I told her that I would learn, and she turned and gave me the smallest smile. This, I knew, was her method of granting approval. We'd come far.

 

The next day I delved into the field of parapsychology for the first time. Before then, I had not been willing to extend my study to this domain. Once my research had a home, so to speak, I experienced a renewed optimism about the project. I knew that I was taking an academic risk by giving credence to the possibility of supernatural interference. However, I could not help but feel hopeful about taking the study in this new direction. I reminded myself that the human race would be lost today, perhaps even obsolete, had we not continued to explore unknown forces in our world. Progress, I believe, has always demanded significant risk of danger.

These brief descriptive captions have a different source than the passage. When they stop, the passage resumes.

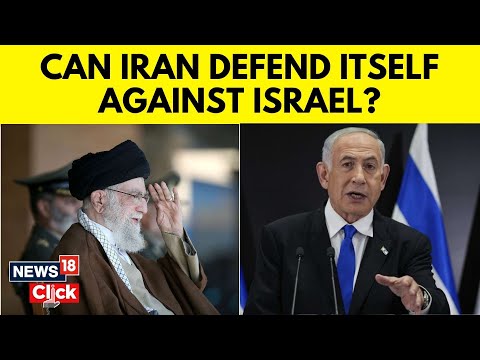 Israel Vs Iran War 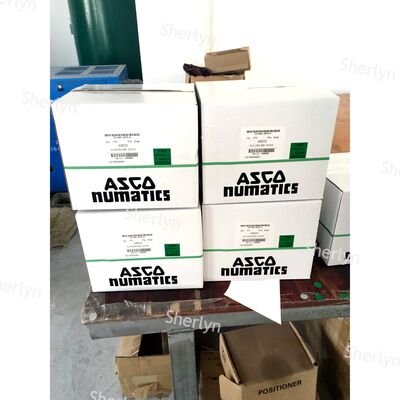 دریچه الکترومغناطیسی یکپارچه زاویه راست ASCO SCXE353060 3 اینچ عملکرد فشار کار پایدار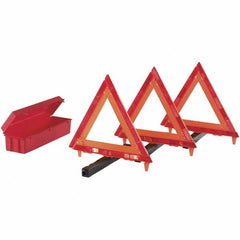 PRO-SAFE - Highway Safety Kits Type: Emergency Roadside Kit Number of Pieces: 4 - Strong Tooling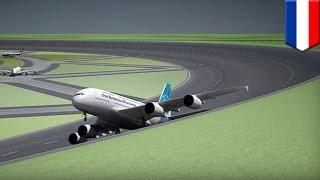 Circular runway airports: Dutch researchers propose circular runways for future airports - TomoNews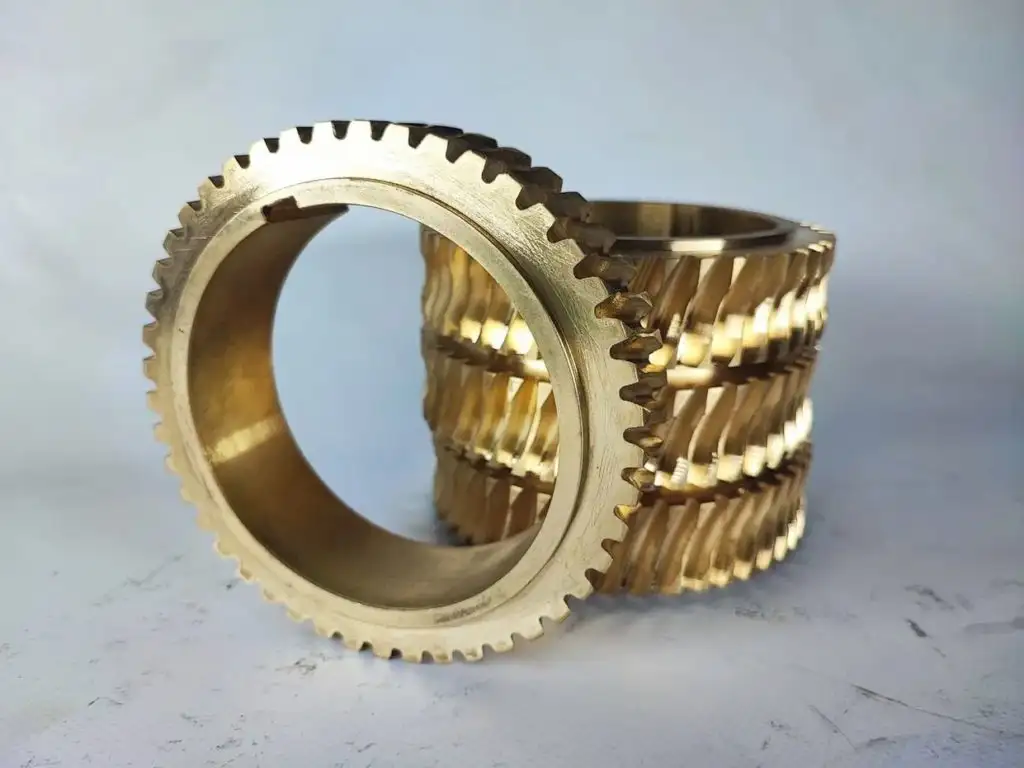 Бронзовые червячные венцы, D 30 мм, Марка: БрАЖ9-3Л; БрАЖМН10-4-4; БрАЖМН11-6-6..., фотография 1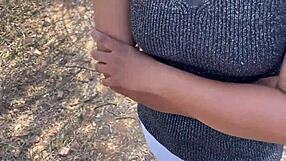 Indian Desi Big Ass Beautiful Girl Fucked By Big Indian Dick When She Was Alone In Jungle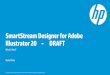SmartStream Designer for Adobe Illustrator 20 · • New button that will lead directly to the IDAutomation Barcode window • Two available modes – New and Edit • If a previously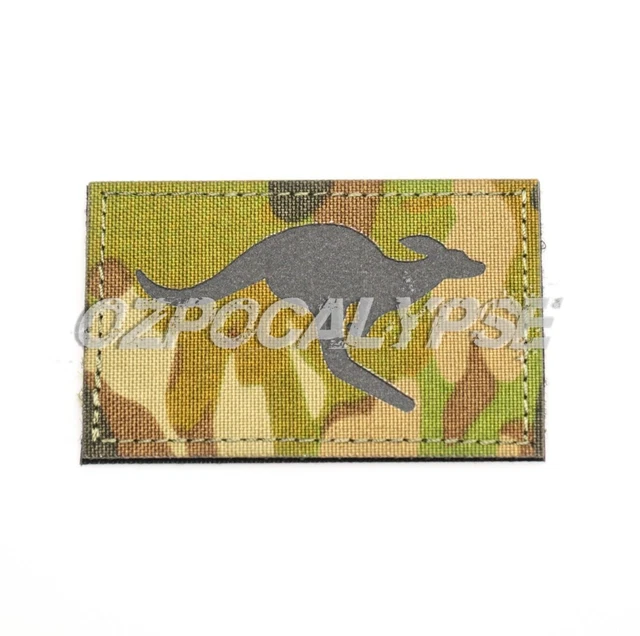 Kangaroo Tactical Patch - Australian Camouflage Skippy Tbas Amcu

Spending the week at the library, I consulted as many scientific texts on supernatural occurrences as were available. When I mentioned the words “scientific” and “supernatural” in the same sentence while talking with Wainscott, he laughed and told me that the two were antithetical. By definition, he said, the supernatural exceeded the natural, and the natural was the basis for all established laws of science. “The field is not scientific,” he insisted, “because there is no science to it. It hovers above and beyond. All of that is up there floating around with God, except God has a better chance of making the books.”

I was not discouraged. He had not heard E's reports, did not know the mysterious intricacies of her history. Still, I was well aware that anecdotal evidence could not carry this study, so I began organizing experiments as controlled and well designed as possible.

I decided to conduct the experiments in my home. While this might seem unprofessional, I wished to remove E from the infirmary environment. All of her previous encounters with the apparition had occurred within the walls of Health Services, and I was interested to see if she experienced supernatural manifestations outside of the building. Furthermore, I felt that E's concentration might be improved outside of her normal surroundings. She carried a weighty emotional attachment to the infirmary, as it was a constant reminder of her ceaseless illnesses. I also believed that E's recent and growing attachment to C would be an additional distraction. I suspected that she had not told him the extent of our involvement, and I was concerned that her fears about confidentiality would be an additional complication.

In essence, I was hoping that moving the proceedings to my home would help E to forget who she was. If we conducted the experiments in the comfortable environs of a residence, I thought that she might find it easier to clear her mind.